Persilangan budaya musik yang saling mempengaruhi ini adalah sebuah keniscayaan, dimana Bali sejak masa perjuangan kemerdekaan telah berhubungan dengan orang-orang dari negeri luar. Dalam konteks kebudayaan musik hal tersebut dapat membawa pada perubahan yang sangat esensial dan memberi dampak terhadap perkembangan musik gamelan Bali.
Proses latihan karya musik Cane | Foto: Dok. Kartawan 2024
Penciptaan karya musik baru melalui cross-culture approaches (pendekatan silang budaya) dapatmelibatkan berbagai cara seperti; mengadopsi, meminjam, mentranformasi, mengelaborasi, mengornamentasi, dan memadukan berbagai elemen-elemen musik—dapat terdiri dari dua atau lebih jenis dari genre atau dengan latar belakang budaya musik yang berbeda.
Bagi seniman musik, keadaan tersebut dapat memantik, menumbuhkan dan mengembangkan daya kreatifitas mereka karena dengan demikian mereka dapat beradaptasi secara luas melalui mengekplorasi musik mereka sendiri dan melibatkan musik orang lain. Hasil dari proses interaksi ini akan menghasilkan jenis-jenis ciptaan yang cendrung inovatif dan menemukan kemungkinan-kemungkinan bentuk-bentuk musik yang baru.
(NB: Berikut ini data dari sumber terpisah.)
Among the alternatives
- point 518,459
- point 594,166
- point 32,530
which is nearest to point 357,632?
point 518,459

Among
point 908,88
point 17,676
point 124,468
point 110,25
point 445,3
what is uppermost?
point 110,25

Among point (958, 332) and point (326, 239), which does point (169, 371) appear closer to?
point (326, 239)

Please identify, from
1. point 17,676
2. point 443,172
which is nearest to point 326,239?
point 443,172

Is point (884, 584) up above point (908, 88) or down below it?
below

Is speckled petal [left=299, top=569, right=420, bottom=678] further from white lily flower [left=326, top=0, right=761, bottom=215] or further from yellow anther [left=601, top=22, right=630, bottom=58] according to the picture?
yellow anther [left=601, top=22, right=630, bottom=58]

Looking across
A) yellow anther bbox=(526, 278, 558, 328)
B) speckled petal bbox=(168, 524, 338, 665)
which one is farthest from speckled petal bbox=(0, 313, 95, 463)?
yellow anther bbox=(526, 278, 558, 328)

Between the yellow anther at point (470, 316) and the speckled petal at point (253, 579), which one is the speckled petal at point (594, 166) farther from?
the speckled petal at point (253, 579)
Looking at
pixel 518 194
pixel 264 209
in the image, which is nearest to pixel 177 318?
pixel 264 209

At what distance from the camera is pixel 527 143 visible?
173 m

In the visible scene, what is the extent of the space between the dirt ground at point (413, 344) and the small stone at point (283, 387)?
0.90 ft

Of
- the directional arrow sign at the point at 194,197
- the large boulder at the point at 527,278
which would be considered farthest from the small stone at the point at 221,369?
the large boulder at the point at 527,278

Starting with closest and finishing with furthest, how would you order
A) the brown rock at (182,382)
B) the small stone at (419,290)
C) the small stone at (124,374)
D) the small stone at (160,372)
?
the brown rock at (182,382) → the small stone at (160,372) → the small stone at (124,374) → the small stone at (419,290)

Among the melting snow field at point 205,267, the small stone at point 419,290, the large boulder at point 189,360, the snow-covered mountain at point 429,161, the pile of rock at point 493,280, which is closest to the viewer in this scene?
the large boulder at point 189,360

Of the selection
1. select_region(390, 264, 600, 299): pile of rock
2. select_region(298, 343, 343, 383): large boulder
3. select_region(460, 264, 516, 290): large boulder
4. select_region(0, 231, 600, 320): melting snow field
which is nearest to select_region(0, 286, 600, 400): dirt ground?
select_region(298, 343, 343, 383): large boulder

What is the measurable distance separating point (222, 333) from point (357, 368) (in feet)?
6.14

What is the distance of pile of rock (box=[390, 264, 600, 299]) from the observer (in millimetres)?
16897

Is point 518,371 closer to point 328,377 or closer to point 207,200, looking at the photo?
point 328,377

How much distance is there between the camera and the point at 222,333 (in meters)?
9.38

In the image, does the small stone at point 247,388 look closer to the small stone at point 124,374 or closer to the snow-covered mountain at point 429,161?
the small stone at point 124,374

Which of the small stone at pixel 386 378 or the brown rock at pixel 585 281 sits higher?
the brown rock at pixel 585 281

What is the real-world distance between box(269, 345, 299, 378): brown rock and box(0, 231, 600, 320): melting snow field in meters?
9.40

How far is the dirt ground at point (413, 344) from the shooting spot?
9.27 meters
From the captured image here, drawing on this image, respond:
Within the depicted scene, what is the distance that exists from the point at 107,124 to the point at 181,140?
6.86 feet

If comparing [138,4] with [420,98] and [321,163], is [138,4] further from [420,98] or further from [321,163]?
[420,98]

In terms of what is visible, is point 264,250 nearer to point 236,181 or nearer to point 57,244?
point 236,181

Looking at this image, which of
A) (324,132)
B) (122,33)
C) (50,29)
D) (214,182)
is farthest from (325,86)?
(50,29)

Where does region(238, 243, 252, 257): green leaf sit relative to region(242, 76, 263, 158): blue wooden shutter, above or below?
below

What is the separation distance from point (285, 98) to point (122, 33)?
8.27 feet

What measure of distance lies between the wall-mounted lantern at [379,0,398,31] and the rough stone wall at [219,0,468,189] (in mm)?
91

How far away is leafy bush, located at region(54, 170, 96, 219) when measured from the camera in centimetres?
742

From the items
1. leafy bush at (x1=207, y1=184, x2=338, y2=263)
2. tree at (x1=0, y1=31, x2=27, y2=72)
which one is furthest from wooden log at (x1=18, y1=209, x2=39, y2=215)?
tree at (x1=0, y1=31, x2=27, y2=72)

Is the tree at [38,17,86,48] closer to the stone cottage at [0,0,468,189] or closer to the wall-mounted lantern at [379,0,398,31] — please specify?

Pendekatan silang budaya musik memungkinkan para kreator musik inovasi musik dimana memadukan elemen musik dari genre dan latar belakang musik yang berbedan itu terwujud dalam karya musik dengan judul ‘Cane’.
Hibah P2DSD
Karya musik yang berujudul ‘Cane’ ini adalah salah satu pemenang hibah Penelitian, Penciptaan, Diseminasi, Seni – Desain (P2DSD) Tahun 2024. Sebagai salah satu upaya mendorong tumbuhnya penciptaan seni berbasis penelitian di kalangan dosen, Lembaga Penelitian, Pengabdian Kepada Masyarakat dan Pengembangan Pendidikan (LP2MPP), Institut Seni Indonesia (ISI) Denpasar mengakomodirnya melalui Skema Hibah Penelitian, Penciptaan, Diseminasi, Seni – Desain (P2DSD) dengan menggunakan Dana DIPA Tahun 2024.
Hibah tersebut bertujuan untuk memotivasi para dosen menuangkan ekspresinya dalam berkarya seni, baik seni pertunjukan maupun seni rupa-desain. Dalam hal ini dosen dapat menunjukan eksistensinya sebagai pencipta yang intelektual dan professional dan sekaligus memenuhi kewajibannya melaksanakan Tri Dharma Perguruan Tinggi.
Salah satu target luaran dari hasil karya yang tercipta adalah desiminasi hasil ciptaan melalui seminar international yang diselenggarakan di luar daerah Bali atau luar negeri. Melalui desiminasi tersebut diharapkan dapat mengangkat nilai kompetitif bangsa Indonesia dalam percaturan diplomasi internasional.
Tentang karya “Cane”
Gagasan dari karya musik “Cane” berawal dari keinginan mengangkat nilai-nilai tradisi musik Bali yang adi luhung dan diekspresikan ke dalam karya modern musik hibrid. Konsepnya mengangkat fenomena silang budaya yang terjadi antara gamelan Bali dan musik Barat.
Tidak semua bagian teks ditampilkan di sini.